PROBLEM: Convert every line of the listing below into a JSON array of strings, one string per line, leaving out blank lines.
--
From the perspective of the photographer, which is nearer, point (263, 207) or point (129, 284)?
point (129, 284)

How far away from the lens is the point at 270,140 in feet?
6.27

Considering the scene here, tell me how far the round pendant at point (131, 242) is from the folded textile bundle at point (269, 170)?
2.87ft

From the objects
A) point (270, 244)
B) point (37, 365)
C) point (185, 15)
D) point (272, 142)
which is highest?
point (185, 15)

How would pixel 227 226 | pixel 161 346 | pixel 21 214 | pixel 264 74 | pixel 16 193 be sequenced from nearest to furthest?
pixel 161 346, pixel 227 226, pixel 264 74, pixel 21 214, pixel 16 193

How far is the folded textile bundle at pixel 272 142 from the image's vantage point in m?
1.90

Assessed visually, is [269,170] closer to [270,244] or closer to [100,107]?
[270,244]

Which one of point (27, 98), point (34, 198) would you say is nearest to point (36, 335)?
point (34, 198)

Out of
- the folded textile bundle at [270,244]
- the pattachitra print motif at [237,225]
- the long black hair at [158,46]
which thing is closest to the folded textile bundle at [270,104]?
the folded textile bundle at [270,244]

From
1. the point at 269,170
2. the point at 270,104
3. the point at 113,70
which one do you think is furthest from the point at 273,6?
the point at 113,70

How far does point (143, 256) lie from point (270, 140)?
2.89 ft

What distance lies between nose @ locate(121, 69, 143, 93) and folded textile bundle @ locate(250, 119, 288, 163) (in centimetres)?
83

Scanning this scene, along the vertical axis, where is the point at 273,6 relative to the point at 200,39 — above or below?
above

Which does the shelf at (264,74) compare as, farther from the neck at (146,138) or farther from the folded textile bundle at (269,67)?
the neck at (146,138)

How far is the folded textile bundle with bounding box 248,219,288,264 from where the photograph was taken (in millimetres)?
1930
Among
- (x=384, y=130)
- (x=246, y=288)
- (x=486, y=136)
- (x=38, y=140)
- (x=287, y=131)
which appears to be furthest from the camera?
--
ANSWER TO THE PROBLEM:
[
  "From the perspective of the photographer, which is nearer, point (263, 207) or point (129, 284)?",
  "point (129, 284)",
  "How far away from the lens is the point at 270,140 in feet?",
  "6.27",
  "Considering the scene here, tell me how far the round pendant at point (131, 242) is from the folded textile bundle at point (269, 170)?",
  "2.87ft",
  "From the objects",
  "A) point (270, 244)",
  "B) point (37, 365)",
  "C) point (185, 15)",
  "D) point (272, 142)",
  "which is highest?",
  "point (185, 15)",
  "How would pixel 227 226 | pixel 161 346 | pixel 21 214 | pixel 264 74 | pixel 16 193 be sequenced from nearest to furthest?",
  "pixel 161 346, pixel 227 226, pixel 264 74, pixel 21 214, pixel 16 193",
  "How far is the folded textile bundle at pixel 272 142 from the image's vantage point in m?",
  "1.90",
  "Assessed visually, is [269,170] closer to [270,244] or closer to [100,107]?",
  "[270,244]",
  "Which one of point (27, 98), point (34, 198) would you say is nearest to point (36, 335)?",
  "point (34, 198)",
  "Out of",
  "- the folded textile bundle at [270,244]",
  "- the pattachitra print motif at [237,225]",
  "- the long black hair at [158,46]",
  "which thing is closest to the folded textile bundle at [270,104]?",
  "the folded textile bundle at [270,244]",
  "From",
  "1. the point at 269,170",
  "2. the point at 270,104",
  "3. the point at 113,70",
  "which one do you think is furthest from the point at 273,6?",
  "the point at 113,70",
  "How far does point (143, 256) lie from point (270, 140)?",
  "2.89 ft",
  "What distance lies between nose @ locate(121, 69, 143, 93) and folded textile bundle @ locate(250, 119, 288, 163) (in centimetres)?",
  "83",
  "Scanning this scene, along the vertical axis, where is the point at 273,6 relative to the point at 200,39 — above or below?",
  "above",
  "Which does the shelf at (264,74) compare as, farther from the neck at (146,138) or farther from the folded textile bundle at (269,67)?",
  "the neck at (146,138)",
  "How far is the folded textile bundle with bounding box 248,219,288,264 from where the photograph was taken (in millimetres)?",
  "1930",
  "Among",
  "- (x=384, y=130)",
  "- (x=246, y=288)",
  "- (x=486, y=136)",
  "- (x=38, y=140)",
  "- (x=287, y=131)",
  "which appears to be furthest from the camera?"
]